TregoED Blog

Dared greatly, lately?

A well-known quote from President Theodore Roosevelt exhorts:

“It’s not the critic who counts; not the man who points out how the strong man stumbles or where the doer of deeds could have done them better.  The credit belongs to the person who is in the arena.  Whose face is marred with dust and sweat and blood; who strives valiantly …who at the best knows  the triumph of high achievement, and who at the worst, if he fails, at least fails while daring greatly…

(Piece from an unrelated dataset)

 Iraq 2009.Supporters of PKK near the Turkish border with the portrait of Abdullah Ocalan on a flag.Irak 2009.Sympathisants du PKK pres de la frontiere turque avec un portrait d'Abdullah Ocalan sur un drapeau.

Look around in the arena of education and and you see a world of people:  grappling with new initiatives, setting lofty goals, and striving to learn and do new things. The cynics among us might say – “we’ve seen this before,” “this too shall pass,”  “same idea with a different name.”  It is indeed tempting to become cynical when one magic bullet after another speeds by.  I, too, have jumped on the cynic’s bandwagon at times.  But was the original idea a bad one – or was the implementation just flawed?  Excellent ideas with sloppy implementation become fodder for the cynics.

Yet aren’t the hopes and goals of these initiatives worth fighting for?  Don’t we believe in what these efforts are trying to accomplish?  Do we really ever want to stop believing that all kids can learn, that things can be better, that we can make a difference?  When we stop believing that, isn’t it time to do something else?

Sure – a lot of ideas are not well thought-through and way too many good ones are poorly implemented.   Clearly, “daring greatly” is not in itself sufficient.  But without it, worthwhile change is unlikely to even be attempted.  I am grateful for all those who dare greatly – in any realm.  These are the people who refuse to let the prospect of imperfection prevent the promise of progress.

In this year, I resolve to salute and support those leaders who “dare greatly”: those leaders that persevere to do the right things with clear and transparent thinking, those that set goals and remain focused despite rampant cynicism and those that develop the skills and trust of those around them to develop, implement and support ideas that will help all kids learn, do things better and make a difference.  May we never stop “daring greatly” in our own big or humble ways!

How will you “dare greatly” this year?